Dziga's brother Boris Kaufman, who was 10 years younger, emigrated from Russia after the revolution, graduated from the Sorbonne in Paris, moved to America and became a famous director of photography, working with Sydney Lumet and Elia Kazan. In fact, Kazan's On the Waterfront brought Boris an Oscar in 1953.

Resurrected in Dogma

Fortunately, Vertov was spared the tragic fate of many avant-garde artists. He was not shot and was not sent to the camps. But after the Soviet government's brief affair with the avant-garde, Soviet leader Joseph Stalin began to favor "the imperial style" and Vertov's innovative work was no longer seen as useful.

During WWII Vertov shot three promotional films but all his other proposals were refused. From 1944 to his death in 1954 he worked as editor at the cinema magazine Novosti Dnya (“News of the Day”).
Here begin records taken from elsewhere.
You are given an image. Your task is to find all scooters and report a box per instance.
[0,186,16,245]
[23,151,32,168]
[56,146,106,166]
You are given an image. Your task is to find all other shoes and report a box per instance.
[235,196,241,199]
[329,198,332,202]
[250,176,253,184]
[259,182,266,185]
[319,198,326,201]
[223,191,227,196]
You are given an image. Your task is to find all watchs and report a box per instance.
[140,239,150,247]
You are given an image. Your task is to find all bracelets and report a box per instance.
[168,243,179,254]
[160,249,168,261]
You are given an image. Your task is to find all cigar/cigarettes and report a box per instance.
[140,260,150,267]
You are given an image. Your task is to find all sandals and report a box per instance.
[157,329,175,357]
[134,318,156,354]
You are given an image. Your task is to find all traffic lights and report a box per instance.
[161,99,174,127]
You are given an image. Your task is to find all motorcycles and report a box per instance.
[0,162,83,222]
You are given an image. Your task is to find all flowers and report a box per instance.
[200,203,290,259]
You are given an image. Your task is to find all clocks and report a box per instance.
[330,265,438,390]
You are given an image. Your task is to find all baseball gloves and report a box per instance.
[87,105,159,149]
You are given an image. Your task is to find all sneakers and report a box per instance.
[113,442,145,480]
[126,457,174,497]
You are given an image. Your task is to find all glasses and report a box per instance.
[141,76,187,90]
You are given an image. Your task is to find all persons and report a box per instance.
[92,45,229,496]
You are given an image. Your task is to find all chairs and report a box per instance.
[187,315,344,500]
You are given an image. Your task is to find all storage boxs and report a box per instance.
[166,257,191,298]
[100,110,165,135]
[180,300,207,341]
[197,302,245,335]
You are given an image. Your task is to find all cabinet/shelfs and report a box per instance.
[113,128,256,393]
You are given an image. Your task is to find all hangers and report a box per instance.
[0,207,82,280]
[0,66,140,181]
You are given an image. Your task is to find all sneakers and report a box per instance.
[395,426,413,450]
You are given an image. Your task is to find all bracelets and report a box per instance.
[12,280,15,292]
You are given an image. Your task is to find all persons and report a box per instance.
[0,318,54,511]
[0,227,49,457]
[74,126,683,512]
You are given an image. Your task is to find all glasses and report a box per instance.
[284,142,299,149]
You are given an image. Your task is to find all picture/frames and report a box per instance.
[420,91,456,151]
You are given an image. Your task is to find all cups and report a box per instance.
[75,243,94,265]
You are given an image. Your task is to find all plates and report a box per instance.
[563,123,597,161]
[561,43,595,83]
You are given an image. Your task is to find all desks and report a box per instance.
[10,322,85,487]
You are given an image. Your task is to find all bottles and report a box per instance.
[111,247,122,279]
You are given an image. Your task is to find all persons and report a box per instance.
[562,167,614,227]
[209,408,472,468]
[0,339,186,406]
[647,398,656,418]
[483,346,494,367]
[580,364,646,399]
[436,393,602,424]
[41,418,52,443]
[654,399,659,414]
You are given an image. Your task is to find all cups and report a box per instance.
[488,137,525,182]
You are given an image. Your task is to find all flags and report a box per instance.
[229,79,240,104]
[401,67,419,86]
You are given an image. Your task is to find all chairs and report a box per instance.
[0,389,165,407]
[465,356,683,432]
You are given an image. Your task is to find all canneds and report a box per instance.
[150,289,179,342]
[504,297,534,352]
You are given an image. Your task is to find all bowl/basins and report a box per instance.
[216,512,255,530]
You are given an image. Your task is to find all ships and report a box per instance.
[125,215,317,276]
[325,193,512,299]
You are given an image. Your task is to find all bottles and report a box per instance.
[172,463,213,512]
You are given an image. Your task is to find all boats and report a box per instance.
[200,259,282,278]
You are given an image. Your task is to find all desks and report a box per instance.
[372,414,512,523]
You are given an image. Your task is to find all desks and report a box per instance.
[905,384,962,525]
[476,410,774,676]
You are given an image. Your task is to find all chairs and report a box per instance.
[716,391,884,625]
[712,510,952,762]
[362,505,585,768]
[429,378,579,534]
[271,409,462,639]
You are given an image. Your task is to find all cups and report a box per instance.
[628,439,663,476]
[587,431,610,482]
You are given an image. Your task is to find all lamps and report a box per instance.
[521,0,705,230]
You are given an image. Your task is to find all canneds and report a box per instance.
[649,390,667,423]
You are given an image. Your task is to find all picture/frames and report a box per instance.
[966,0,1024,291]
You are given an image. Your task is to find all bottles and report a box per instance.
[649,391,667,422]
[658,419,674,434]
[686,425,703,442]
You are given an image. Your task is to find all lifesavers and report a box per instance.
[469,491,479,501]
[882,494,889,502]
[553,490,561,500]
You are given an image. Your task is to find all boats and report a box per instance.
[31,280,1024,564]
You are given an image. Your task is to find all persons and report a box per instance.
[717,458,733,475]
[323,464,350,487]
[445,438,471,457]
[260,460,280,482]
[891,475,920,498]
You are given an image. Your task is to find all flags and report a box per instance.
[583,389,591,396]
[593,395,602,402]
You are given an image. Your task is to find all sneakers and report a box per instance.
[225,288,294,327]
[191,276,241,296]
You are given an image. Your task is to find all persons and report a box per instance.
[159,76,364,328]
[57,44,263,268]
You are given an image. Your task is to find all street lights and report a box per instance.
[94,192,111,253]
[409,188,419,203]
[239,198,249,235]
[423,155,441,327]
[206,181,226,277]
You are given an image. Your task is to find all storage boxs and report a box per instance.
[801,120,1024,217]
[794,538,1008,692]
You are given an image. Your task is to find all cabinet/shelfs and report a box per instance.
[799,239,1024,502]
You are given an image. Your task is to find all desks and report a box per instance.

'Man with a Movie Camera' poster. Source: DPA/Vostock-PhotoMan with a Movie Camera poster. Source: DPA/Vostock-Photo

Interest in Vertov was resuscitated towards the end of the 20th century when directors who signed the Dogma-95 (a conceptual manifesto of independent cinema in the 1990s whose chief ideologue was Lars von Trier) basically returned to the principles that Vertov had once declared: shooting in natural conditions, hand-held photography, and the use of a hidden camera and real characters.

In 1995 Michael Nyman created his original soundtrack to Man with a Movie Camera – defining proof, if any more were required, that avant-garde director Vertov had truly become a classic.